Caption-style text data
++++

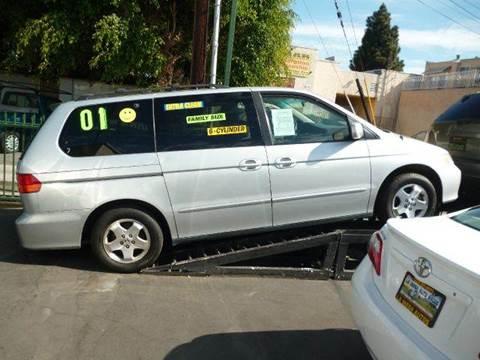 2001 Honda Odyssey for sale at La Mesa Auto Sales in Huntington Park CA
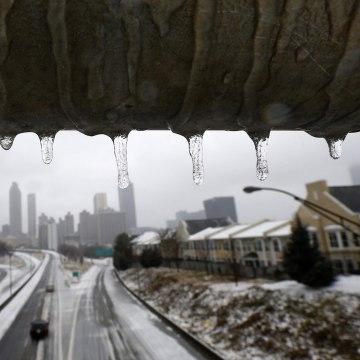 Image: Winter storm strikes metro Atlanta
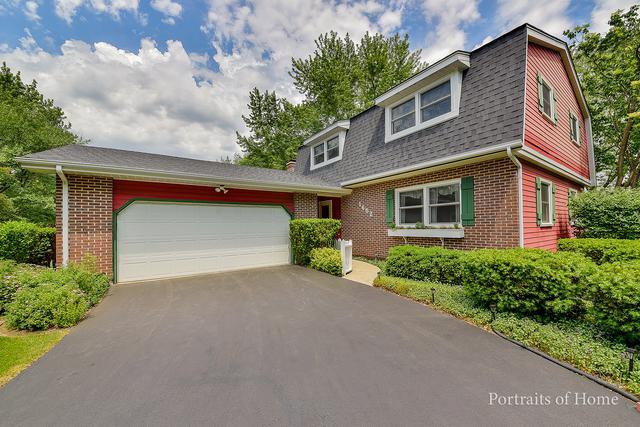 1652 Clyde Drive, Naperville, IL 60565 (MLS #09975879) :: Lewke Partners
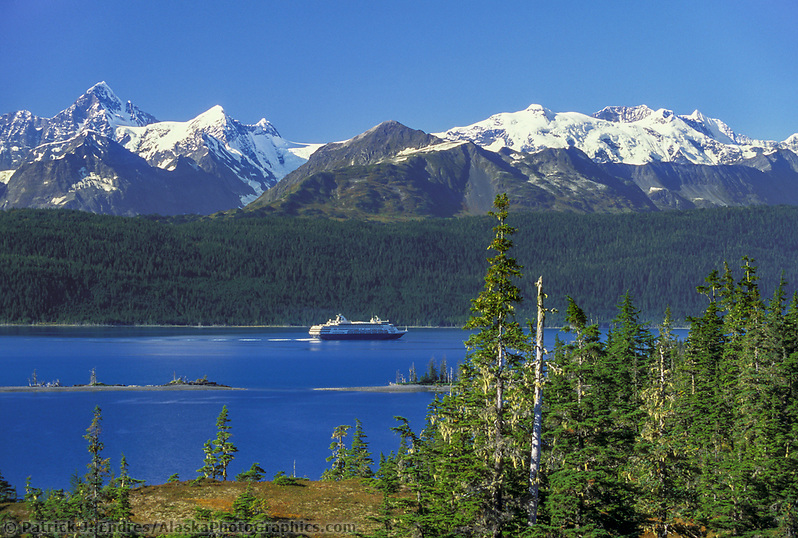Holland America cruise ship, College Fjord, Chugach Mountains, Prince William Sound, Alaska (Patrick J. Endres / AlaskaPhotoGraphics.com)
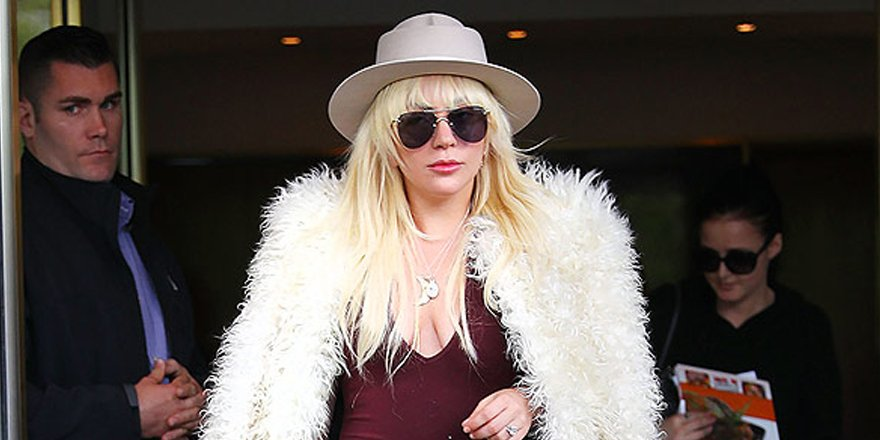 .@ladygaga channels Almost Famous for her weekend look (Is Kate Hudson responsible?)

++++

__WHAT IS REQUIRED__
The result should be an exact repetition of all the records. Drop the pictures.

__ANSWER SECTION__
 2001 Honda Odyssey for sale at La Mesa Auto Sales in Huntington Park CA
 Image: Winter storm strikes metro Atlanta
 1652 Clyde Drive, Naperville, IL 60565 (MLS #09975879) :: Lewke Partners
Holland America cruise ship, College Fjord, Chugach Mountains, Prince William Sound, Alaska (Patrick J. Endres / AlaskaPhotoGraphics.com)
 .@ladygaga channels Almost Famous for her weekend look (Is Kate Hudson responsible?)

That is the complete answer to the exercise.